> [Texte]
▼

COUR D'APPEL DE BASTIA
CHAMBRE CIVILE
ARRET DU
VINGT NEUF JANVIER DEUX MILLE QUATORZE
Ch. civile A
ARRET No
du 29 JANVIER 2014
R. G : 13/00370 R-LPA
Décision déférée à la Cour : Ordonnance Référé, origine Juge aux affaires familiales de Bastia, décision attaquée en date du 14 Mars 2013, enregistrée sous le no 12/ 02101
X...
C/
Y...
APPELANT :
M. Ralf, Jean-Pierre X... né le 06 Avril 1973 à Valence... 91150 ETAMPES
ayant pour avocat Me Anne christine BARRATIER, avocat au barreau de BASTIA
(bénéficie d'une aide juridictionnelle Totale numéro 2013/ 1359 du 02/ 05/ 2013 accordée par le bureau d'aide juridictionnelle de BASTIA)
INTIMEE :
Mme Lorraine, Chantal Y... née le 30 Juin 1979 à AIX-EN-PROVENCE... 20620 BIGUGLIA
ayant pour avocat Me Nathalie SABIANI, avocat au barreau de BASTIA
(bénéficie d'une aide juridictionnelle Partielle numéro 2013/ 1618 du 06/ 06/ 2013 accordée par le bureau d'aide juridictionnelle de BASTIA)
COMPOSITION DE LA COUR :
L'affaire a été débattue en chambre du conseil du 25 novembre 2013, devant la Cour composée de :
Mme Julie GAY, Président de chambre Mme Micheline BENJAMIN, Conseiller Mme Laetitia PASCAL, Conseiller
qui en ont délibéré.
GREFFIER LORS DES DEBATS :
Mme Martine COMBET.
Les parties ont été avisées que le prononcé de la décision aura lieu par mise à disposition au greffe le 29 janvier 2014
ARRET :
Contradictoire,
Prononcé hors la présence du public par mise à disposition au greffe de la Cour, les parties en ayant été préalablement avisées dans les conditions prévues au deuxième alinéa de l'article 450 du code de procédure civile.

▲

[Entrées de questions sur des scènes]
▼

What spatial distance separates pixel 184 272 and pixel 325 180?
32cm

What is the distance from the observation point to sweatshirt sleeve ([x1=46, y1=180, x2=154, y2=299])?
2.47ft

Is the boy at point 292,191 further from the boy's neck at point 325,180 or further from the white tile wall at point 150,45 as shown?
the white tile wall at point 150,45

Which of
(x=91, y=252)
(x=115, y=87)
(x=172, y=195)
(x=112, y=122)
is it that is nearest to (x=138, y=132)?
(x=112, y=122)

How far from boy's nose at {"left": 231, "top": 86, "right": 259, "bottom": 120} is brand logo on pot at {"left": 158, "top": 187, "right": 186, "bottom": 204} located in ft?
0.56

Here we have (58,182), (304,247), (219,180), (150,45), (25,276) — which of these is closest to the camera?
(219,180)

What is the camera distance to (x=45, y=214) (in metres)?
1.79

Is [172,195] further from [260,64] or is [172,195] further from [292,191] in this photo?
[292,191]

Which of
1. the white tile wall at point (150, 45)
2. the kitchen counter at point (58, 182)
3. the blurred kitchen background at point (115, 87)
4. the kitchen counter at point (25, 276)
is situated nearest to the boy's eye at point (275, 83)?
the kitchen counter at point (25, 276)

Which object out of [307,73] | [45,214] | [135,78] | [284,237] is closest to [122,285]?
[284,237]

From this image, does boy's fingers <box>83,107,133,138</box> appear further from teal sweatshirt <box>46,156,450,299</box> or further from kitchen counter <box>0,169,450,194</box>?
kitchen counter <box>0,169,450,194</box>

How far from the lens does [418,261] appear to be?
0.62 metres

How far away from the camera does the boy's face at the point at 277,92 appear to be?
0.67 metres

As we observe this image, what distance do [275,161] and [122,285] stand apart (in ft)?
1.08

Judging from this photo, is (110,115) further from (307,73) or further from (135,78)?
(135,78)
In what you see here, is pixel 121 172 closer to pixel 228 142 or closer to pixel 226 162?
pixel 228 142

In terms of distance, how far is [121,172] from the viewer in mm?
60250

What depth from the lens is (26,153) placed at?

▲

> [Consigne] Pourriez-vous reprendre l'arrêt de la cour d'appel de Bastia et en écrire la suite, en partant de sa dernière phrase ?

> [Réponse]
Signé par Mme Julie GAY, Président de chambre, et par Mme Martine COMBET, Greffier auquel la minute de la décision a été remise par le magistrat signataire.
EXPOSE DU LITIGE
Du mariage de M. Ralf X... et de Mme Lorraine Y..., sont issus Z... née le 27 mars 1999, A... le 25 avril 2000, B... le 18 mars 2003, C... le 6 mars 2004, E... le 28 janvier 2007 et F... le 25 février 2008.
Le 23 juin 2011, le juge aux affaires familiales du tribunal de grande instance d'Aix en Provence a prononcé le divorce des époux, dit que l'exercice de l'autorité parentale était conjoint, a fixé la résidence des enfants au domicile de la mère, accordé un droit de visite et d'hébergement au père pendant la moitié des vacances scolaires et fixé la contribution à l'éducation et à l'entretien du père à la somme de 130 euros par mois et par enfant soit la somme mensuelle de 780 euros avec indexation annuelle.
Le 23 novembre 2012, M. X... a assigné Mme Y... devant le juge aux affaires familiales statuant en la forme des référés afin de voir fixer à 550 euros la contribution à l'éducation et à l'entretien due pour les six enfants, qu'il soit jugé que les frais de transport pour l'exercice de ces droits seront partagés par moitié et se voir autorisé à recevoir ses enfants en alternance pendant les vacances scolaires. Il a par la suite précisé que l'assignation était affectée d'une erreur matérielle puisqu'il proposait de payer la somme de 150 euros par mois pour les six enfants au titre de la contribution à l'éducation et à l'entretien et non la somme de 550 euros.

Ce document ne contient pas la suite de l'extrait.